• Tasks and exercises:
1. Please reproduce the swollen-feet passage word for word from "Steps to Prevent" up to and including "surrounding soft tissues.".
2. Write what follows in the swollen-feet passage, starting right after its final sentence.
═══ Passage ═══
Steps to Prevent Swollen Feet During Air Travel

What causes leg and foot swelling during air travel?

Leg and foot swelling during air travel is common and typically harmless. The most likely culprit for swollen feet is inactivity during a flight. Sitting with your feet on the floor for a long period causes blood to pool in your leg veins. Low cabin pressure as well as the dry air circulating in the airplane may also inhibit blood circulation and cause swollen feet. When you’re dehydrated, your blood gets a bit thicker, which also reduces circulation. The position of your legs when you are seated also increases pressure in your leg veins, thus contributing to foot swelling by causing fluid to leave the blood and move into the surrounding soft tissues.

To relieve foot swelling during a flight:

  • Wear loose-fitting, comfortable clothes and socks
  • Take a short walk every hour or so
  • Flex and extend your ankles and knees frequently while you’re seated
  • Shift your position in your seat as much as possible, being careful
    to avoid crossing your legs
  • Drink plenty of fluids to prevent dehydration
  • Avoid alcohol and sedatives

Bonus tip: Long lines, unexpected mad dashes, and getting through airport security are vexing enough. Avoid additional discomfort and hassle by wearing comfortable shoes and you can easily slip on and off!
═══ Data to examine ═══
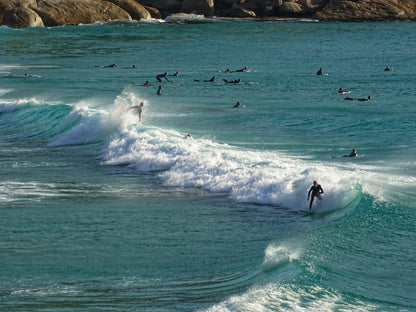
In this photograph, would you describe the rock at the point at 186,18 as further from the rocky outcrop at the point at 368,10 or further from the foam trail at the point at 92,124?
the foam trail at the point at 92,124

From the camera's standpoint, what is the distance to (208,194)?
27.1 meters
═══
═══ Data to examine ═══
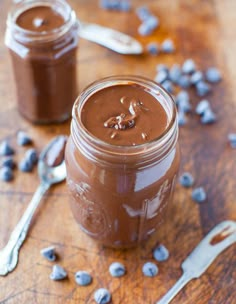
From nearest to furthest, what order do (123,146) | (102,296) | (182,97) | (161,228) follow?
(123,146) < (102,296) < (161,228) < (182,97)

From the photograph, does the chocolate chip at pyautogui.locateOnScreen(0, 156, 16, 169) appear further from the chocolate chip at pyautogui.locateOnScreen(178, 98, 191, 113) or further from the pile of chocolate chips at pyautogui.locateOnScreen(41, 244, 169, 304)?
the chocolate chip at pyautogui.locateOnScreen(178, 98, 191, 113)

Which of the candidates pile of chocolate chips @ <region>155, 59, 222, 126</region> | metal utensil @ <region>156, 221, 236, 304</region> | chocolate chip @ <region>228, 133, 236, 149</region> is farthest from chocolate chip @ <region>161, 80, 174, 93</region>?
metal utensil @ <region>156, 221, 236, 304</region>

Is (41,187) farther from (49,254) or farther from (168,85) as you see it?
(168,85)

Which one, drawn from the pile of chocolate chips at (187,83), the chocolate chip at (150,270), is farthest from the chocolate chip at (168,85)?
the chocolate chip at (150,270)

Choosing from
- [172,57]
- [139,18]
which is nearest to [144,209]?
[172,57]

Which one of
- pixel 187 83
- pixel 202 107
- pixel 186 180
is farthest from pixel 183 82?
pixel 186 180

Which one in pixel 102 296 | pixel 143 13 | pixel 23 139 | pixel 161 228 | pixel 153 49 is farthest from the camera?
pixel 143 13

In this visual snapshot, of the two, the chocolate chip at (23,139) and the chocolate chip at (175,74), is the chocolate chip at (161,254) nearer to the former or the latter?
═══
• Answers to the exercise:
1.
Steps to Prevent Swollen Feet During Air Travel

What causes leg and foot swelling during air travel?

Leg and foot swelling during air travel is common and typically harmless. The most likely culprit for swollen feet is inactivity during a flight. Sitting with your feet on the floor for a long period causes blood to pool in your leg veins. Low cabin pressure as well as the dry air circulating in the airplane may also inhibit blood circulation and cause swollen feet. When you’re dehydrated, your blood gets a bit thicker, which also reduces circulation. The position of your legs when you are seated also increases pressure in your leg veins, thus contributing to foot swelling by causing fluid to leave the blood and move into the surrounding soft tissues.

2.
Foot swelling isn’t a serious problem if it lasts only a short time. But excessive swelling that persists for several hours after you resume activity may be due to a more serious condition, such as a blood clot in the leg (deep vein thrombosis) — especially if the swelling occurs in only one leg and is accompanied by leg pain. If you experience these signs and symptoms, seek prompt medical attention.

Also be extra careful if you or someone your are flying with suffers from diabetes. Write down your doctor’s phone number and a current medication list. Keep this information with you in your carry-on bag, purse, or wallet. This information will be helpful if you need to see a doctor away from home. Happy travels!